By Dan Primack
June 27, 2011

The man who bought Facebook shares at a valuation of only $70 billion explains how he did it. 

GSV Capital (GSVC), a publicly-traded investment firm focused on private companies, today disclosed that it has acquired 225,000 Facebook shares at $29.28 per share. This works out to a valuation of approximately $70 billion, which is less than where Facebook shares have been trading lately on the private secondary markets. Not surprisingly, GSV shares were up nearly 40% at the time of this writing.

So I spent some time on the phone with Michael Moe, founder and CEO of GSV Capital. What follows is an edited transcript of our conversation:

Fortune: You got your shares at the “discount” valuation of $70 billion. How?

Moe: We worked every source possible that we knew of. We had a relatively large amount we were willing to buy, and said we were willing to buy more if we got a lower price. Also, we were a known quantity that wasn’t going to flake out. We said here’s what we’re interested in paying and we don’t want anything at a price above that. Clear and straightforward.

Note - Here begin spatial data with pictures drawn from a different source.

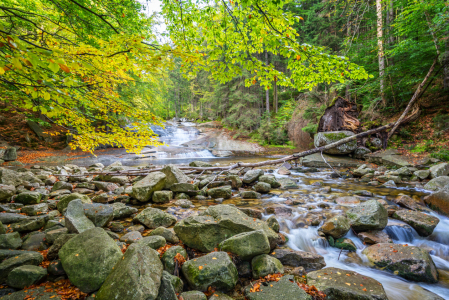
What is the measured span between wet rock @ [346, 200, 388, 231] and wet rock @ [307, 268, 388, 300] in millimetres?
1579

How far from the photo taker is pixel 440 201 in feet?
15.9

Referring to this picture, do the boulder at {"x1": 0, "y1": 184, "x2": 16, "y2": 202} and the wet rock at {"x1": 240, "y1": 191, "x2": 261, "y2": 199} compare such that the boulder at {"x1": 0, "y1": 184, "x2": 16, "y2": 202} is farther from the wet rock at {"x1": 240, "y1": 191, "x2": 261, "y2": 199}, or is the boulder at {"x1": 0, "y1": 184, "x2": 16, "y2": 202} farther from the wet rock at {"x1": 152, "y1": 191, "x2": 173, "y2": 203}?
the wet rock at {"x1": 240, "y1": 191, "x2": 261, "y2": 199}

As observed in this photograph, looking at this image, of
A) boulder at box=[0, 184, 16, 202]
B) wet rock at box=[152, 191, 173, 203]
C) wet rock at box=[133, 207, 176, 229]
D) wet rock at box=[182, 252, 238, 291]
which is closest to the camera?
wet rock at box=[182, 252, 238, 291]

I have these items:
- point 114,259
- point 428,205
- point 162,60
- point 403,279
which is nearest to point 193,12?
point 162,60

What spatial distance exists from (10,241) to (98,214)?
1.16 meters

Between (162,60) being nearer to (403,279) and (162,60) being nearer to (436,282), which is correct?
(403,279)

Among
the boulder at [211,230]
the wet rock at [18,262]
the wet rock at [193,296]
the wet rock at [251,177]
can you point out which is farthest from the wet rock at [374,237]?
the wet rock at [18,262]

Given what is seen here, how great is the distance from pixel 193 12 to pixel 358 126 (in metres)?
12.4

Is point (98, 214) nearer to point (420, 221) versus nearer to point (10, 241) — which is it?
point (10, 241)

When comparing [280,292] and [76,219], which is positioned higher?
[76,219]

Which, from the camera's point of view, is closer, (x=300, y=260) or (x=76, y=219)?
(x=300, y=260)

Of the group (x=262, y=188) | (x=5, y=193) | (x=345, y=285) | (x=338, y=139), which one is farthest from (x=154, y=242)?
(x=338, y=139)

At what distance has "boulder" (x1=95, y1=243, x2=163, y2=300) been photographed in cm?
190

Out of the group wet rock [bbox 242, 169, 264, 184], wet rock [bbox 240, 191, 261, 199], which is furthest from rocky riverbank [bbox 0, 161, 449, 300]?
wet rock [bbox 242, 169, 264, 184]
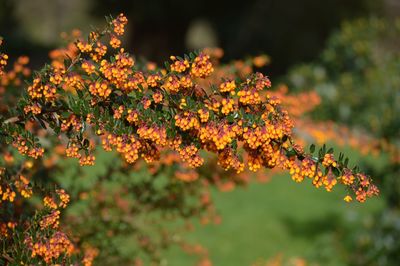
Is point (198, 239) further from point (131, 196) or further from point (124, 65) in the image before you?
point (124, 65)

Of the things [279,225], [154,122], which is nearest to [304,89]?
[279,225]

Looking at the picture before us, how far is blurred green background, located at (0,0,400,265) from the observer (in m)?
7.43

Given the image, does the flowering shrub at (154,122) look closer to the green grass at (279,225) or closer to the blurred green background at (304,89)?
the blurred green background at (304,89)

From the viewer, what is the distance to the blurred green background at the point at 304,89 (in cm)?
743

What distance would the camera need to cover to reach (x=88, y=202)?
5352mm

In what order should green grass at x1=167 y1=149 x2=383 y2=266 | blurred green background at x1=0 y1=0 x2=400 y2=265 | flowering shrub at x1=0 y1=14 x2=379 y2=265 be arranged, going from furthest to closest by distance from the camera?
green grass at x1=167 y1=149 x2=383 y2=266
blurred green background at x1=0 y1=0 x2=400 y2=265
flowering shrub at x1=0 y1=14 x2=379 y2=265

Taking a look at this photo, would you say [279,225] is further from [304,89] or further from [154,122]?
[154,122]

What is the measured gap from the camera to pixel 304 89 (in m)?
12.6

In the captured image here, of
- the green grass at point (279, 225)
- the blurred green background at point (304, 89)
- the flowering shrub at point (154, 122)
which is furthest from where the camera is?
the green grass at point (279, 225)

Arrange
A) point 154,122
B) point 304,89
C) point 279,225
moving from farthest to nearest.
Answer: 1. point 304,89
2. point 279,225
3. point 154,122

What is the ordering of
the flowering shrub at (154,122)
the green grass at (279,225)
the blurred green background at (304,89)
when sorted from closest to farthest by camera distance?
the flowering shrub at (154,122) < the blurred green background at (304,89) < the green grass at (279,225)

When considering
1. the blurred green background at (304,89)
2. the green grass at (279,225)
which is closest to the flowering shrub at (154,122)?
the blurred green background at (304,89)

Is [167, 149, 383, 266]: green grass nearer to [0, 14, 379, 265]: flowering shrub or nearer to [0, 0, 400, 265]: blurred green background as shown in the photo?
[0, 0, 400, 265]: blurred green background

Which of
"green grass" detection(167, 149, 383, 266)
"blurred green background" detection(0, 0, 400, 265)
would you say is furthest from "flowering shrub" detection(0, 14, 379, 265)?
"green grass" detection(167, 149, 383, 266)
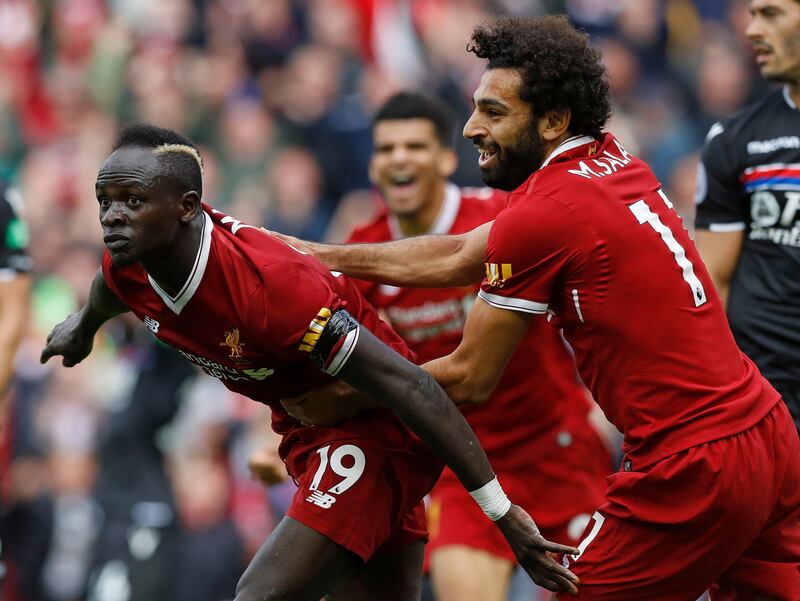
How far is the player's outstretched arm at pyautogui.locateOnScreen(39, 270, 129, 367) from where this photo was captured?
528 centimetres

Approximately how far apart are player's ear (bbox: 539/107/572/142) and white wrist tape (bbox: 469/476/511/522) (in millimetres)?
1247

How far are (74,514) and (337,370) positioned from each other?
5636 millimetres

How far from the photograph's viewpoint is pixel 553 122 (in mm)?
4926

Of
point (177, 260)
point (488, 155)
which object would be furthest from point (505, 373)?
point (177, 260)

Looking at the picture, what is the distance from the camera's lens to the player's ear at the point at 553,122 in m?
4.91

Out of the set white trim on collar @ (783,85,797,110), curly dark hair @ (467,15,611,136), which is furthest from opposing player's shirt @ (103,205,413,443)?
white trim on collar @ (783,85,797,110)

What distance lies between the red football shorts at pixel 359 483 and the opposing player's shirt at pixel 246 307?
0.27 metres

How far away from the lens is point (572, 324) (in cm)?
475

The actual deal closed after the LinkedIn IPO, but a lot of the process occurred around that time. I think there were some fears that perhaps LinkedIn wouldn’t do well, or that the shares would trade down and create issues on the secondary markets.

Finally, we got these transactions done through SecondMarket, which helped streamline the process.

Did you really buy “at a discount,” or has Facebook simply lost some value?

I think it was a discount. If you look at what’s happened over the past few weeks on the secondary markets, Facebook’s valuation has actually taken a step up. The last SharesPost auction, for example, was last Thursday at $35 per share.

We obviously have been in the process of closing for the past 30 days, but doing it today at less than $30 per share would be tough. Even at the time some people thought we were bluffing. One person emailed to say I was full of it.

Did you buy the shares from ex-employees, institutions or both?

Former employees. We talked to multiple classes of shareholder when trying to acquire shares, but in the end it was ex-employees.

Would you consider adding more Facebook stock to your current portfolio?

My view is that Facebook is the top private company in the world, and I don’t think that’s very controversial. The structure of our fund permits up to go up to 25% for any one company, so 15% is a pretty significant slug for us. We could do more, but not if we couldn’t get it for the right price.

You are still heavily involved with NeXtup, an equity research company focused on private companies. How do you manage what appears to be a possible conflict of interest?

There are a few different components to NeXtup. One is that we don’t offer buy or sell ratings. Instead, we do research on 35 private companies to provide a framework for investors to get information that is otherwise very difficult to get. I’m very proud of the work NeXtup does. It’s very solid.

I’m very conscious of the issues at public companies, and the different shenanigans that people have done. We have a wall between GSV Capital and NeXtup, and are transparent about our association. We would never front-run.

Ok, but it seems like you’re almost in position to condition the market when it comes to valuations of companies with undisclosed financials.

Again, at the end of the day we’re very conscious of these issues. I know this might sound like a throwaway line, but conflicts of interest are really conflicts of character. We’re very sensitive toward issues that could become problematic for people.

A simple strategy would be to completely have my involvement with NeXtup go away, but I think that would be unfortunate. I contribute a weekly newsletter, and work on other editorial efforts about perspectives on growth stocks.

NeXt up is a complimentary, but separate, business from our investment business. From an economic perspective, NeXtup is self-supporting but teeny. It was basically created with the idea that there’s a problem and we might be able to help solve it.

Legislation has been proposed to effectively eliminate the so-called “500 shareholder” rule. Do you think this means Facebook may remain private indefinitely?

I think it could. The 500 shareholders number was arbitrary. There was no magic to it. And the public equity markets have real issues, which is why no Silicon Valley CEOs I know want to become public.

Amending that rule would be very helpful but, from my investment standpoint, I’m agnostic. If companies like Facebook go public, great. More liquidity and more interest, which means valuations should benefit. At the same time, if it’s private and there’s a secondary marketplace with valuations that represent reasonable returns, then we can sell there.